▶ _Exercise prompt_: Reproduce word for word the part of the GameFly article starting at "- Key people: Jeff" and ending at "a monthly fee.".

──────── Page extract

GameFly Holdings, LLC.
- Type: Private
- Founded: April 15, 2002; 24 years ago
- Founders: Sean Spector (Co-Founder) Jung Suh (Co-Founder)
- Headquarters: Los Angeles, California, U.S.
- Key people: Jeff Walker (CEO); Tim Hinsley (President);
- Website: Official website

= GameFly =

American online video game rental subscription service

GameFly is a privately held American online video game rental subscription service that specializes in providing games for Nintendo, Sony, and Microsoft systems starting from the sixth generation onwards. The business model of GameFly is similar to the DVD-by-mail subscription service Netflix and Blockbuster online. GameFly sends games to subscribers for a monthly fee.

==History==
In May 2002, Sean Spector and Jung Suh partnered with founding CEO Toby Lenk to start GameFly. GameFly later received venture capital funding from Sequoia Capital. In February 2009, GameFly acquired the gaming news and community site Shacknews, along with its download and streaming video sites. In 2009 GameFly sued the U.S. Postal Service alleging the favoring of Netflix and Blockbuster by sorting their DVDs at no charge.

It was reported in February 2011 that GameFly had acquired MobyGames. Despite filing plans in February 2010 for an initial public offering, GameFly remains a privately owned company as of 2017. In May 2018, Electronic Arts announced that they acquired cloud gaming technology assets and personnel from GameFly (including its Israeli outpost). In April 2014, GameFly sold Direct2Drive to AtGames.

────────────────
──────── Data extract

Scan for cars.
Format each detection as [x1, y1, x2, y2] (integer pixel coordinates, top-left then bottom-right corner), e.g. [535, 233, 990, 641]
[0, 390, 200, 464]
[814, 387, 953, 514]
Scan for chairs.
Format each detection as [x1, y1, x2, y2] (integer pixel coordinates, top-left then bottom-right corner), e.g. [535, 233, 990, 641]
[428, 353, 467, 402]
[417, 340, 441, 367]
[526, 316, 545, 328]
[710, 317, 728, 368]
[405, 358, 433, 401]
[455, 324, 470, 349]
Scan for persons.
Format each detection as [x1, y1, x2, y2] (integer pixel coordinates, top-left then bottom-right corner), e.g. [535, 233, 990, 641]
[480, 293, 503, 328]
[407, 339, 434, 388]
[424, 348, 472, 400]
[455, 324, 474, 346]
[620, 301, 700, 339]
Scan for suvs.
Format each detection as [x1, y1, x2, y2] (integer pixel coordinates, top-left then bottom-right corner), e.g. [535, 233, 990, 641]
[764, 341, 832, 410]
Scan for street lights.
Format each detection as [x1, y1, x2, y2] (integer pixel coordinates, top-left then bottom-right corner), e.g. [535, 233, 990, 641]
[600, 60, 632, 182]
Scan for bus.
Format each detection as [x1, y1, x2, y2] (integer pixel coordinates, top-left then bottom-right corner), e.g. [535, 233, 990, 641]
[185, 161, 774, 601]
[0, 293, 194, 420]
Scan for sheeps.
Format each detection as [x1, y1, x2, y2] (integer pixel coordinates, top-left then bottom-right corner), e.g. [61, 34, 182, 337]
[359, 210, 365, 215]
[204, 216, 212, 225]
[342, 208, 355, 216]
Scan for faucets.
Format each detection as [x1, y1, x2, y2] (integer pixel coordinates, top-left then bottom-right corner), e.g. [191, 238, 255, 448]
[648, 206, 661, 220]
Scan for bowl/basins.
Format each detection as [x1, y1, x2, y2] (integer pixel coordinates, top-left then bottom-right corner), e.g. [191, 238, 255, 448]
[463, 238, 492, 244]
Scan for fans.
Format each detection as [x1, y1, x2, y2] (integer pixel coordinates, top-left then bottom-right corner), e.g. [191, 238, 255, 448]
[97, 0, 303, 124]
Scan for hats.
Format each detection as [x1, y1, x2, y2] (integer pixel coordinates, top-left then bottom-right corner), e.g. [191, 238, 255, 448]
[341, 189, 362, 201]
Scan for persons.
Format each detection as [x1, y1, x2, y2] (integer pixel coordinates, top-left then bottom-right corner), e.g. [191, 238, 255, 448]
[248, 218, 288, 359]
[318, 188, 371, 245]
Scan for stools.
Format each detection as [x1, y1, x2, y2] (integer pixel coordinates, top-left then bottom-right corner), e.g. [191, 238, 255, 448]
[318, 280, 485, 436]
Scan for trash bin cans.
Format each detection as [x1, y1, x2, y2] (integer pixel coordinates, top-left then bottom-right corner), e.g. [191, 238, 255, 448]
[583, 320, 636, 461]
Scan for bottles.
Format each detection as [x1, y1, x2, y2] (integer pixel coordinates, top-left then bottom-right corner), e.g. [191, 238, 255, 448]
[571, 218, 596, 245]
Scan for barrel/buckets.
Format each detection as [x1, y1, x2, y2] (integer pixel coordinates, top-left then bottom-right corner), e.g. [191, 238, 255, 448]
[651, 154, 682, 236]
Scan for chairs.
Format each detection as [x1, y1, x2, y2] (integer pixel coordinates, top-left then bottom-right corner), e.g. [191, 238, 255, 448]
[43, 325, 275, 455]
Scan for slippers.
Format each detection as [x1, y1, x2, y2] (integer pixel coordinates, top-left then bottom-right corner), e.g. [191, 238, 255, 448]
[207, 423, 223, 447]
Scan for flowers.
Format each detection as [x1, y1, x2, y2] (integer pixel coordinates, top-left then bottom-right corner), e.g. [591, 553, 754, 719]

────────────────

▶ _Exercise response_:
- Key people: Jeff Walker (CEO); Tim Hinsley (President);
- Website: Official website

= GameFly =

American online video game rental subscription service

GameFly is a privately held American online video game rental subscription service that specializes in providing games for Nintendo, Sony, and Microsoft systems starting from the sixth generation onwards. The business model of GameFly is similar to the DVD-by-mail subscription service Netflix and Blockbuster online. GameFly sends games to subscribers for a monthly fee.